By: Temjenkaba : Guidance programme for career development typically have employed opportunities as one of the main foci, this tends to make clients, particularly students, believe that they must look for job openings and tends to foster dependence rather that initiative and self reliance.
When job opening become scarce, they feel deprived and helpless or sometimes rebellious expecting that the state must provide them with employment or with unemployment benefits. In these days when employment is rampant, guidance programme should disseminate information regarding prevailing unemployment and that which is foreseen in the next few years and draw attention to opportunities for self employment. The programme should include information regarding facilities for training or re-training, consultative services, financial aid such as loans and tax concession labor laws etc as well as a component designed to facilitate attitudinal change.

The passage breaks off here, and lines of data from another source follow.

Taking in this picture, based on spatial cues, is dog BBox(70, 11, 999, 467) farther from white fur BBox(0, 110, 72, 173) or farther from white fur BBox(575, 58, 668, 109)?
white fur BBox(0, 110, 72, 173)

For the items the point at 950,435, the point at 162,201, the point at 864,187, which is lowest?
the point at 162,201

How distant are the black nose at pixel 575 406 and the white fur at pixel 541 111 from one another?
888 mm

We should turn our attention to guidance services and programme for career development in certain broad setting reviewing problems and shortcoming and suggest way of strengthening the service. Career development includes not only development of concepts regarding work and knowledge about occupation but also the development of the self concept in relation to the world of work. The development of the self concept is a process which involves differentiating the self from others and understanding and accepting the self including one’s abilities, interest, values, the meaning and importance of work in one’s own life. The preferred life style etc is a process of finding one’s vocational identity of implementing one’s self concept in vocational terms.

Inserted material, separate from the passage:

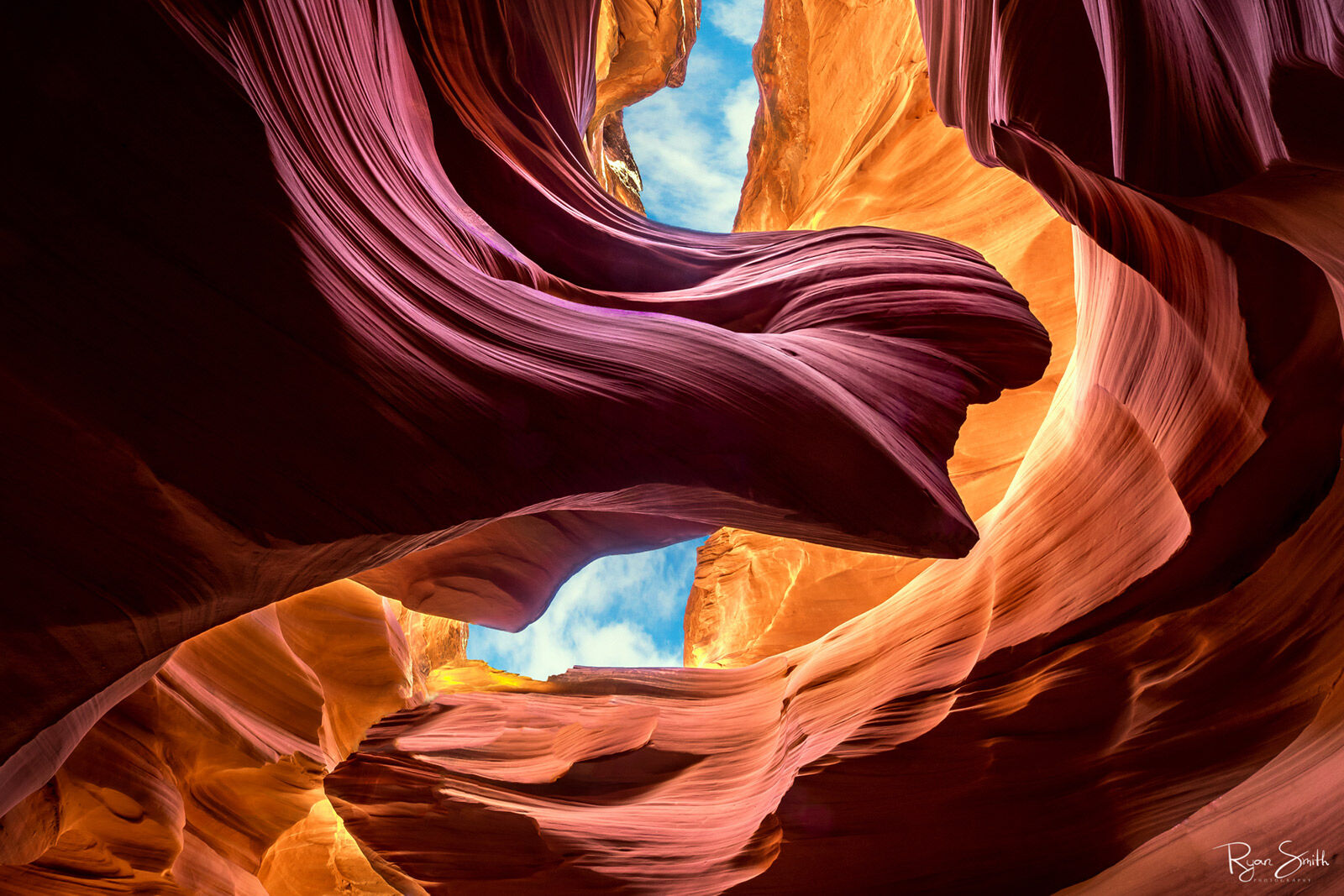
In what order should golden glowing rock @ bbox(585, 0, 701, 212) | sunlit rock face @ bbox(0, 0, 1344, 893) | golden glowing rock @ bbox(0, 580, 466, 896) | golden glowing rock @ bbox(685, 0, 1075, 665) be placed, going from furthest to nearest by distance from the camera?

Exploratory experience involving exposure to activities and their setting in the world of work facilitate this process. The learning experience must be provided by the school through a variety of career projects support by audio visual aids, observation of and interaction with different types of workers and the try-out of various work activities wherever feasible. There is also good scope for integrating career development with the programme of work experience which many schools are now offering.
Self exploration in terms of one’s psychological abilities, interest, values etc is also needed during adolescent years. The school guidance service must provide opportunities for this, through various means such as the use of psychological test and non testing techniques, a joint review of the student’s development as recorded in the cumulative record card or folder, participation in co-curricular activities, hobbies, part time or vacation, work experience and voluntary community service.

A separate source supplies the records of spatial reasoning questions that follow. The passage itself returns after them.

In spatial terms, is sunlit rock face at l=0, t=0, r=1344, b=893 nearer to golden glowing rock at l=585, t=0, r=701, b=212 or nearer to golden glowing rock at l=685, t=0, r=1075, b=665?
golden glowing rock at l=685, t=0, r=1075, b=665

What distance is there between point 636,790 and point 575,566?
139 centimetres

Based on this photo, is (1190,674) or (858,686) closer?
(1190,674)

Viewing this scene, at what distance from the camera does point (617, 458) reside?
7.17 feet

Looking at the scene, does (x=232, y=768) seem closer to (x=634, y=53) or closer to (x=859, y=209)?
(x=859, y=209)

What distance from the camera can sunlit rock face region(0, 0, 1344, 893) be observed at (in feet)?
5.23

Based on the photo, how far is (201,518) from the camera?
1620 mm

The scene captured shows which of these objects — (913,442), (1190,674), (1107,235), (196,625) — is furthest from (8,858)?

The school should also provide adequate opportunities for counseling, in order to help the student to evaluate all these experience to integrate them to a vocational self concept and to make educational decisions and plans in consonance with his self concept and the realities of the world of work. In the process the student should be helped to learn decision making skills which will be useful to him all through his life. In cultures where parents play a predominant role in career decision making the counselor will have to involve the parents too in some phase of the counseling.